Rijntjes-Jacobs et al. (2010) reported a second case of monozygotic twins discordant for SFM syndrome. The male monochorionic-diamniotic twins were born of a Dutch mother. The affected infant was noted to have several yellowish plaque skin lesions along the lines of Blaschko on the face, and severe eye abnormalities, including cryptophthalmus, coloboma, microcornea, and epibulbar lipodermoids. There was also a cleft palate and patent ductus arteriosus, and brain imaging suggested cerebral atrophy and calcifications. The child died on day 16 of life. The other twin was normal. The findings provided evidence for a postzygotic mutation as a pathogenetic mechanism.

Pathogenesis

Happle (1986) suggested that this condition may be explained by a dominant lethal gene arising as a somatic mutation in the early embryo or a gametic half-chromatid mutation and surviving by mosaicism. The experimental model in mice is the rescue of a lethal genotype by chimerism with a normal embryo (Bennett, 1978). Happle (1986) suggested a similar mechanism for the Proteus syndrome (176920) and the McCune-Albright syndrome (174800).

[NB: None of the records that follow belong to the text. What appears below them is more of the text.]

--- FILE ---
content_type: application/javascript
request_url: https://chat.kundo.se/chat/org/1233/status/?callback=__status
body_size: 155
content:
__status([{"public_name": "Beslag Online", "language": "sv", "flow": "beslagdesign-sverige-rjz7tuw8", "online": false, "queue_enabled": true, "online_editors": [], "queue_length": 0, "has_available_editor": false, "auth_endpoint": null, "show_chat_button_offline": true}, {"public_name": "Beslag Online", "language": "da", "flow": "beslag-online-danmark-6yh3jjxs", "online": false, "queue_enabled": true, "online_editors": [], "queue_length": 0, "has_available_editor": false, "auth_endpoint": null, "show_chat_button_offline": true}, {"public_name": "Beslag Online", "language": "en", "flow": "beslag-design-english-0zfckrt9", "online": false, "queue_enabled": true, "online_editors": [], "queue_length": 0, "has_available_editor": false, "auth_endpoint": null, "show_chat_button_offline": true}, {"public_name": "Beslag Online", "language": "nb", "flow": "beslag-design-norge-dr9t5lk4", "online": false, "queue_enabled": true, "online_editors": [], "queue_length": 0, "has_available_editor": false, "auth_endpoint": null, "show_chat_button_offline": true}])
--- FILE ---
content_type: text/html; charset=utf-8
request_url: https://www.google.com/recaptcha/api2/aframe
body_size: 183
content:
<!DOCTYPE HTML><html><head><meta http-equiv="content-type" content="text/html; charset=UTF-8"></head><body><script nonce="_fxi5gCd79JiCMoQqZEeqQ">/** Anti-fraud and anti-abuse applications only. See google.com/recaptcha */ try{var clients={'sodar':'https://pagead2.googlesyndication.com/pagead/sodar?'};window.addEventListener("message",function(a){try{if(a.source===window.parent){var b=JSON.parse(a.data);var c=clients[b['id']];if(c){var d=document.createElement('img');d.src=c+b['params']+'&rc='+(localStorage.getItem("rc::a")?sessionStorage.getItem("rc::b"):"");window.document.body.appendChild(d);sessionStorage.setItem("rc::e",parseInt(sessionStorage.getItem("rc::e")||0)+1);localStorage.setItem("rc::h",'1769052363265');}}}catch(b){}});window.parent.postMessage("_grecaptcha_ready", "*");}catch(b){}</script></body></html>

Kousseff (1992) posited that JNP is, like other phakomatoses, a paracrine growth regulation disorder or paracrinopathy, i.e., dysregulation of paracrine growth and of transforming growth factors at cellular and extracellular matrix levels, leading to localized over- and undergrowth anomalies. For the deficiencies, he adopted the term used by Gomez (1988), i.e., hamartias, parallel to the term hamartomas. He reviewed 13 cases, including one of extraordinarily severe and widespread distribution.

Molecular Genetics

Groesser et al. (2012) analyzed tissue from 2 unrelated patients with Schimmelpenning-Feuerstein-Mims syndrome for RAS hotspot mutations. One patient (Zutt et al., 2003) carried a mutation in the HRAS gene (G13R; 190020.0017) and the other patient (Rijntjes-Jacobs et al., 2010) carried a mutation in the KRAS gene (G12D; 190070.0005). In both patients, the mutations were present in lesional tissue, including nevus sebaceous, but not in nonlesional skin or blood leukocytes, consistent with a somatic mosaic state. Functional analysis of mutant cells carrying the HRAS G13R mutation showed constitutive activation of the MAPK (see 176948) and PI3K (see 171834)/AKT (164730) signaling pathways. Somatic mutations in the HRAS and/or KRAS genes were also found in 97% of 65 isolated sebaceous nevi tissues. The authors postulated that the mosaic mutation likely extends to extracutaneous tissues in SFM compared to isolated sebaceous nevi, which could explain the phenotypic pleiotropy.

Lim et al. (2014) identified a somatic NRAS mutation (Q61R; 164790.0002) in a 7-year-old Caucasian female who presented at birth with linear epidermal nevi on the left side of her body as well as dysplastic bone with a sclerotic appearance of the femur.